**SET EXERCISE A:** Can you pick out each line of the entries below that contains the string "instances"? Case counts.

**EXTRACT TO READ:**

Datapoint Expressions

Datapoint Expressions are used to define virtual datapoints in graphs or widgets, or when defining standard complex datapoints in a datasource definition.

Expression Format

Datapoint expressions can be written in either Infix and RPN formats:





All examples below will be presented using the Infix format.  

Expression Operands

There are three kinds of operands that can be used in datapoint expressions:

  • datapoint names
  • device property names 
  • any arbitrary numbers

The following example uses numbers and datapoint names to calculate the percentage of inbound packets discarded on a particular interface:

100 * InDiscards/(InBroadcastPkts+InUcastPkts+InMulticastPkts+InDiscards)

Expression Operators

Datapoint expressions support the typical operators you can find in most programming/scripting languages:

Arithmetic Operators

x + y addition
• 2 + 2 = 4
x - y subtraction
• 3 - 2 = 1
x * y multiplication
• 2 * 3 = 6
x / y division
• 4 / 2 = 2
x % y modulus
• 4 % 2 = 0

Bitwise Operators

x & y bitwise and
• 1010 & 1100 = 1000
x | y bitwise or
• 1010 | 1100 = 1110

Logical Operators

logical and: evaluates as true if both expression1 and expression2 are true (non-zero)

**SET EXERCISE B:** Return the datapoint expressions text above in full, unchanged.

**GIVEN INFORMATION:**
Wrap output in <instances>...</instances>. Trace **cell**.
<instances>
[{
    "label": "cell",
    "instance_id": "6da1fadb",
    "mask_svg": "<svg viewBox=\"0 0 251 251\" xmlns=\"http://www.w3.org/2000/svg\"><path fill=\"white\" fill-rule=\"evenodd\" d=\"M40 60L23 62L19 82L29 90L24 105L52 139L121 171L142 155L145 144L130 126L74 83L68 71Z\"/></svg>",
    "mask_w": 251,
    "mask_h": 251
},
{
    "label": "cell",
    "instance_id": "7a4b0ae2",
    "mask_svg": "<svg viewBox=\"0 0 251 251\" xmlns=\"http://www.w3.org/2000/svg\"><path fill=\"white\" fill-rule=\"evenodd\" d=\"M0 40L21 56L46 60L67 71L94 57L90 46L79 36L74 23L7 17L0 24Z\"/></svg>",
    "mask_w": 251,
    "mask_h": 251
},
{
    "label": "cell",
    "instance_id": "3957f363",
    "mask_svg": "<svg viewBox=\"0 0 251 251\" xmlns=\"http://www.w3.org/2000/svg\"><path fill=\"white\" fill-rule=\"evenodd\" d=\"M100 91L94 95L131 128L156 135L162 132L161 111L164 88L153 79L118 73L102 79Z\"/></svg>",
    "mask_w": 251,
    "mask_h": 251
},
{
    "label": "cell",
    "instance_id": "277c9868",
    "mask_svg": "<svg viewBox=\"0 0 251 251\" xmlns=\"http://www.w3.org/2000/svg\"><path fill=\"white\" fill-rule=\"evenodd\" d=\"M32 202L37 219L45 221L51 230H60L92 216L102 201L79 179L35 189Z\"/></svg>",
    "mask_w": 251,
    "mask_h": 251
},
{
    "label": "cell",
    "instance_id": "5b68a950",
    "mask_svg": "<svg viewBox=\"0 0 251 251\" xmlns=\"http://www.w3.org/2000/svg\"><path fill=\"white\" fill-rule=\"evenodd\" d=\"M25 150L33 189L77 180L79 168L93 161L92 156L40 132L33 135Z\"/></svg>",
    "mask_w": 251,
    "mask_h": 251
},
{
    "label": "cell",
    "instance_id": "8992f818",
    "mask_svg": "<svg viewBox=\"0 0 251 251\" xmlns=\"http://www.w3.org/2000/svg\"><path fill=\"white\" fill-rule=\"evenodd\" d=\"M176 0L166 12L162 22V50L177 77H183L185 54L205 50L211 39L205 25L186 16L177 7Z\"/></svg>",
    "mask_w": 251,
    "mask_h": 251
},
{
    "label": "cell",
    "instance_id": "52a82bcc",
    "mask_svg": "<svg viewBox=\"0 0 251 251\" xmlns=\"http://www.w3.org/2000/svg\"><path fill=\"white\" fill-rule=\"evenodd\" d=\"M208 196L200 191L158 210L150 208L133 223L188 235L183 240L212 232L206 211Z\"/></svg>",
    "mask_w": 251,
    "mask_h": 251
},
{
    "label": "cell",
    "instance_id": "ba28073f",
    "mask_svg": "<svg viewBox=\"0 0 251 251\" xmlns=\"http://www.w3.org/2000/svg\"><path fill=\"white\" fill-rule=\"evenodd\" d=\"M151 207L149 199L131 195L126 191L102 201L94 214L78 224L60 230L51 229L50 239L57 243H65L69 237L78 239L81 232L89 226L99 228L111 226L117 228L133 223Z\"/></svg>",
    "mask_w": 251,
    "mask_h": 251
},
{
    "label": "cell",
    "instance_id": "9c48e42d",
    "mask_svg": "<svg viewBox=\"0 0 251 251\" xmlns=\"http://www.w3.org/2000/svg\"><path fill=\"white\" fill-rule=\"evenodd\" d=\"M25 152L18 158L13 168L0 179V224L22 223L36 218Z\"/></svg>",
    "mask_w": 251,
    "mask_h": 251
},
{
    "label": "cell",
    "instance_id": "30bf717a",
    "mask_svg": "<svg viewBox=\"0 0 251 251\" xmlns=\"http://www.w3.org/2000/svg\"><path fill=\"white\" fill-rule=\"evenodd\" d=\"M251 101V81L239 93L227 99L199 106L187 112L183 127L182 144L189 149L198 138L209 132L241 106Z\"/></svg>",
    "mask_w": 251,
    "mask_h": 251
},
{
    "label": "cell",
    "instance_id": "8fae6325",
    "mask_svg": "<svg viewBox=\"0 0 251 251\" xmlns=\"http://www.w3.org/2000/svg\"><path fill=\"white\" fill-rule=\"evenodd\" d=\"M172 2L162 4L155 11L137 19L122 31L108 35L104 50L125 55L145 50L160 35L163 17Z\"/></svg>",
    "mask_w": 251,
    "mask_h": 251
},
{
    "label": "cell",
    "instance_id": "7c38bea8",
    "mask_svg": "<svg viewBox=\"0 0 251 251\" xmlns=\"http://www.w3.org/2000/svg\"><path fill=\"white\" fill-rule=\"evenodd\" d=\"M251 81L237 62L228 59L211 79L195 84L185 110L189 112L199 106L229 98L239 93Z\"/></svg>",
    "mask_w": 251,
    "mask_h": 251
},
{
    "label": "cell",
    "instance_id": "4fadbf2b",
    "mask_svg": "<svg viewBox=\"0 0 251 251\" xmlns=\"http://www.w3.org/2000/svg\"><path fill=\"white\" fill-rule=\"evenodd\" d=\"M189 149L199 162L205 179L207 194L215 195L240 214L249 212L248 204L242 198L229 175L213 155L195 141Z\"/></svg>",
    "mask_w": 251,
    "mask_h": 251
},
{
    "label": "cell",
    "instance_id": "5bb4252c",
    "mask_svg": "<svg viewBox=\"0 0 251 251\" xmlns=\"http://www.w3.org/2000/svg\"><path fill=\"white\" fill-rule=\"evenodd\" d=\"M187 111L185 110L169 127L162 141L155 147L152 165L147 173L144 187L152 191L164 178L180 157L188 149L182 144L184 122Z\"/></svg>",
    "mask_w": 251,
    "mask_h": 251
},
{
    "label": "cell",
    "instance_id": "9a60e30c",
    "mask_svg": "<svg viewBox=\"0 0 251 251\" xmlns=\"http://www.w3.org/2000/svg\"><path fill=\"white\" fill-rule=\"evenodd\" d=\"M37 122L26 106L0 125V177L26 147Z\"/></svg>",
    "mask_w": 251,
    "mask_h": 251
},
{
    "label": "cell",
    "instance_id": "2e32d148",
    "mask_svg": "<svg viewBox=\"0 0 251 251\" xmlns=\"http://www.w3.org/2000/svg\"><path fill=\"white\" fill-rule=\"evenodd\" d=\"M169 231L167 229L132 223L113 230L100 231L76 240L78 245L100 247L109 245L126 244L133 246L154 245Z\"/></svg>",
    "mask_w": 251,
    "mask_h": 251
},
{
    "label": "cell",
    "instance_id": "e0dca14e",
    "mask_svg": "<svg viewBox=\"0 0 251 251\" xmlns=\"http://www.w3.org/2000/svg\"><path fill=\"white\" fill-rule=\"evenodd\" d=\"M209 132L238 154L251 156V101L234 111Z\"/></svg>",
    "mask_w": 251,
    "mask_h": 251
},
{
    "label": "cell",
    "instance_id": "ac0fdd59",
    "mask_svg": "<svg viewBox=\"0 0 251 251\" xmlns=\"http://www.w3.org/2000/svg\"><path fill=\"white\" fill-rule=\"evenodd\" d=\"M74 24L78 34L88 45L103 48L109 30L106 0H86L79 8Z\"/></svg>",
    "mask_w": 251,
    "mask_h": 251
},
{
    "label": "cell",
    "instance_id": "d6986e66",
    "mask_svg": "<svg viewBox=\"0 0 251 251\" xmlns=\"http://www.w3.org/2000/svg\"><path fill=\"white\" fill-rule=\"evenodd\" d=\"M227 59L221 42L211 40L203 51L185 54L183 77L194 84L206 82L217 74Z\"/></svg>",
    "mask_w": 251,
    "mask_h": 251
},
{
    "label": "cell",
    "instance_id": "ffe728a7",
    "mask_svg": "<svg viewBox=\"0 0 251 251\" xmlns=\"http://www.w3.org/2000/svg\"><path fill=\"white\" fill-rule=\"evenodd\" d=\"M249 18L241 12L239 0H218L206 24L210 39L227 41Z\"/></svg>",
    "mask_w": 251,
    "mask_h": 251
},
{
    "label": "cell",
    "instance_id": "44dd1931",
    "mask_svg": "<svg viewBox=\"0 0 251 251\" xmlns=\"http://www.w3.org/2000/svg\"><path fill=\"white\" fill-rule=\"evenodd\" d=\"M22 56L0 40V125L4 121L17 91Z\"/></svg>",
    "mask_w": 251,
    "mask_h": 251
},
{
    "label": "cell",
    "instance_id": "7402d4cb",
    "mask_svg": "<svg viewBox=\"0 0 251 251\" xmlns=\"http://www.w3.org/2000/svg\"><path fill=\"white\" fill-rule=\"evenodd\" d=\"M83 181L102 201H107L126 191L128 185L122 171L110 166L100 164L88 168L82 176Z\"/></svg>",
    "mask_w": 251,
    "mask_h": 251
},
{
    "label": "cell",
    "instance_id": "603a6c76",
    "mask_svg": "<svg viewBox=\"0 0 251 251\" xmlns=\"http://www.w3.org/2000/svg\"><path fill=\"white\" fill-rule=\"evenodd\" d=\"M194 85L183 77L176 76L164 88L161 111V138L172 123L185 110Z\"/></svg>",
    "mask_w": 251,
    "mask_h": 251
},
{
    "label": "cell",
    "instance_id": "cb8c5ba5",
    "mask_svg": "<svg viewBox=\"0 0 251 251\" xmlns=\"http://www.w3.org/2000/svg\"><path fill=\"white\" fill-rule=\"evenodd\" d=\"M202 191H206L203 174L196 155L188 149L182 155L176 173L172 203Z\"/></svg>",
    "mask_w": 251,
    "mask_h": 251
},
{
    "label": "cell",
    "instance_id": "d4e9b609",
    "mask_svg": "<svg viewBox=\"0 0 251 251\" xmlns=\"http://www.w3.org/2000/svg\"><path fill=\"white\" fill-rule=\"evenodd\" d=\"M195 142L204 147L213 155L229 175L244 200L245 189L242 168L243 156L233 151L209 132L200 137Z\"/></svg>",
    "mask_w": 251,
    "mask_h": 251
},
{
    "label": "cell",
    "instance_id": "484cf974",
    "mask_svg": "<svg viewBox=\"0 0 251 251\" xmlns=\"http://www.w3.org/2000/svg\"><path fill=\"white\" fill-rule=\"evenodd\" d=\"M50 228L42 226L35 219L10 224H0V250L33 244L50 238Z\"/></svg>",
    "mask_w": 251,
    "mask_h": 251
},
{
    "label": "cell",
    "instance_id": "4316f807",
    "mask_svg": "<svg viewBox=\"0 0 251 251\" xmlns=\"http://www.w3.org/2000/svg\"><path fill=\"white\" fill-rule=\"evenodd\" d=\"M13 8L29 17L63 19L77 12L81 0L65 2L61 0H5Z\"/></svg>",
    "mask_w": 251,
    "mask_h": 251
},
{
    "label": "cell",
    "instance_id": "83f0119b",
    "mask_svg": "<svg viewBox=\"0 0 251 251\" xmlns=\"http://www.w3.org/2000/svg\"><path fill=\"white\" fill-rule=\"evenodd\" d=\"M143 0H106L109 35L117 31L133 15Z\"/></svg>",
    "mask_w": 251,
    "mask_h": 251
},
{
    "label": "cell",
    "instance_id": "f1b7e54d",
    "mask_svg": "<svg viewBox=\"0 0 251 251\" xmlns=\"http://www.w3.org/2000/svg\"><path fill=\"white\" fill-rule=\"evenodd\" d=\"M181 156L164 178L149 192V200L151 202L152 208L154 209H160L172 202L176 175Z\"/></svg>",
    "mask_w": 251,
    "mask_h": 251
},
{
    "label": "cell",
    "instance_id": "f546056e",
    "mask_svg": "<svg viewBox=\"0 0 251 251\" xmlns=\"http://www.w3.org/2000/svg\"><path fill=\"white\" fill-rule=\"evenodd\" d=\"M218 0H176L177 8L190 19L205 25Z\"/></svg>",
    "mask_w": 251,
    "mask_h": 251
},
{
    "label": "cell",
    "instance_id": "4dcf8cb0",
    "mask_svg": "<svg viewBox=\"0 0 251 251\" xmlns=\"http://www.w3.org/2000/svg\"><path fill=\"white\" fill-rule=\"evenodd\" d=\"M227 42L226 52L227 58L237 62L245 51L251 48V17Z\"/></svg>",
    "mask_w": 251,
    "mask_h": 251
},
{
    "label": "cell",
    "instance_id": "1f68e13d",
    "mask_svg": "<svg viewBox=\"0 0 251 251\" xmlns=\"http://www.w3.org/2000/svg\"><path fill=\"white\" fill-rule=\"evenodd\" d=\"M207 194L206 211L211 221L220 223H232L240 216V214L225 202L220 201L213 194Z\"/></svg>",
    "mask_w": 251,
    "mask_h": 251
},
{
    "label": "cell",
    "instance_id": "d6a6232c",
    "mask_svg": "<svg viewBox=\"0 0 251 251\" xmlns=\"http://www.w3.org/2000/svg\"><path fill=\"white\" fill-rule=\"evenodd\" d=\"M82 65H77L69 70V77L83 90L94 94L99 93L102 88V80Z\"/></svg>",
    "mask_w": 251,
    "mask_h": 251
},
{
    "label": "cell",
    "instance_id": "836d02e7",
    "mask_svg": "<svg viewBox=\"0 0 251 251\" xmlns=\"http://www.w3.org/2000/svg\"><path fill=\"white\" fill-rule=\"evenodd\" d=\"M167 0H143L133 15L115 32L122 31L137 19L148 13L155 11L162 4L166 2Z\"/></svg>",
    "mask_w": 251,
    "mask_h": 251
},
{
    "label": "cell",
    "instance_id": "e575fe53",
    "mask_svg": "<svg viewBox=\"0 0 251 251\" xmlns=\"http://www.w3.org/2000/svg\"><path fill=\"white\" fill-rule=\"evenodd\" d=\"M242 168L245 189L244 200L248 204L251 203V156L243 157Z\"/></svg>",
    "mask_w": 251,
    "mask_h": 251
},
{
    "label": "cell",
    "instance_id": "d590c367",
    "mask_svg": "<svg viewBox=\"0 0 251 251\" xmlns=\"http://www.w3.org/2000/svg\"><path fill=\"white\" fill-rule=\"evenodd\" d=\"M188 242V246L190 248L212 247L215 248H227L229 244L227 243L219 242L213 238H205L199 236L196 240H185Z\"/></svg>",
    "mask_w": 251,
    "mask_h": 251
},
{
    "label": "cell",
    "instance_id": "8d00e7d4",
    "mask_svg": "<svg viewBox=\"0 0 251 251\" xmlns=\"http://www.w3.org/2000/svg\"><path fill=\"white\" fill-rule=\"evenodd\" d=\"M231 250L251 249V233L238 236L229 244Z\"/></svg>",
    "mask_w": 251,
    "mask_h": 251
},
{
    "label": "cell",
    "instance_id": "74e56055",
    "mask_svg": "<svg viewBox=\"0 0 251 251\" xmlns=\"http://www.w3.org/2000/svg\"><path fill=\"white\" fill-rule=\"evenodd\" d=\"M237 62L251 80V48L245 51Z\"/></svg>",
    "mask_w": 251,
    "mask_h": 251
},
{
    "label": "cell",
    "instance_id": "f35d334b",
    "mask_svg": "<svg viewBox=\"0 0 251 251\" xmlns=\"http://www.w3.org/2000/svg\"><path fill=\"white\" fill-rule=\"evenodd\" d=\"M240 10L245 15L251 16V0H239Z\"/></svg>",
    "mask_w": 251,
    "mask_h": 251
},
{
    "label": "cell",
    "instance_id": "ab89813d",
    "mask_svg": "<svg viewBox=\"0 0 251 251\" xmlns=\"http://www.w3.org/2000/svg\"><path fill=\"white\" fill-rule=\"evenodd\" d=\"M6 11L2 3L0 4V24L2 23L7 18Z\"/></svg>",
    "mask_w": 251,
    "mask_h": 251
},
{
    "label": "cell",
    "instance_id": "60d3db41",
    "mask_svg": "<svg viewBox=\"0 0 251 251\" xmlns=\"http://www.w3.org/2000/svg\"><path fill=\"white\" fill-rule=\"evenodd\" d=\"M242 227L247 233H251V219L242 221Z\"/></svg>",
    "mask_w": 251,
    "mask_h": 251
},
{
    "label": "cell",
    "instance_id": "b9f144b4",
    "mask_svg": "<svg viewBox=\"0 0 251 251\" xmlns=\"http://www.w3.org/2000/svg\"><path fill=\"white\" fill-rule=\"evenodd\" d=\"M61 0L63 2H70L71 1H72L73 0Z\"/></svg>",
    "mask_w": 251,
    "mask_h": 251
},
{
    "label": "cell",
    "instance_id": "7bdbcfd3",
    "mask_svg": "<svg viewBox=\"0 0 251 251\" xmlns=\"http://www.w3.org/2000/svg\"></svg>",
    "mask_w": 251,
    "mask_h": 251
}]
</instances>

**WORKED ANSWER A:**
Wrap output in <instances>...</instances>. Trace **cell**.
<instances>
</instances>

**WORKED ANSWER B:**
Datapoint Expressions

Datapoint Expressions are used to define virtual datapoints in graphs or widgets, or when defining standard complex datapoints in a datasource definition.

Expression Format

Datapoint expressions can be written in either Infix and RPN formats:





All examples below will be presented using the Infix format.  

Expression Operands

There are three kinds of operands that can be used in datapoint expressions:

  • datapoint names
  • device property names 
  • any arbitrary numbers

The following example uses numbers and datapoint names to calculate the percentage of inbound packets discarded on a particular interface:

100 * InDiscards/(InBroadcastPkts+InUcastPkts+InMulticastPkts+InDiscards)

Expression Operators

Datapoint expressions support the typical operators you can find in most programming/scripting languages:

Arithmetic Operators

x + y addition
• 2 + 2 = 4
x - y subtraction
• 3 - 2 = 1
x * y multiplication
• 2 * 3 = 6
x / y division
• 4 / 2 = 2
x % y modulus
• 4 % 2 = 0

Bitwise Operators

x & y bitwise and
• 1010 & 1100 = 1000
x | y bitwise or
• 1010 | 1100 = 1110

Logical Operators

logical and: evaluates as true if both expression1 and expression2 are true (non-zero)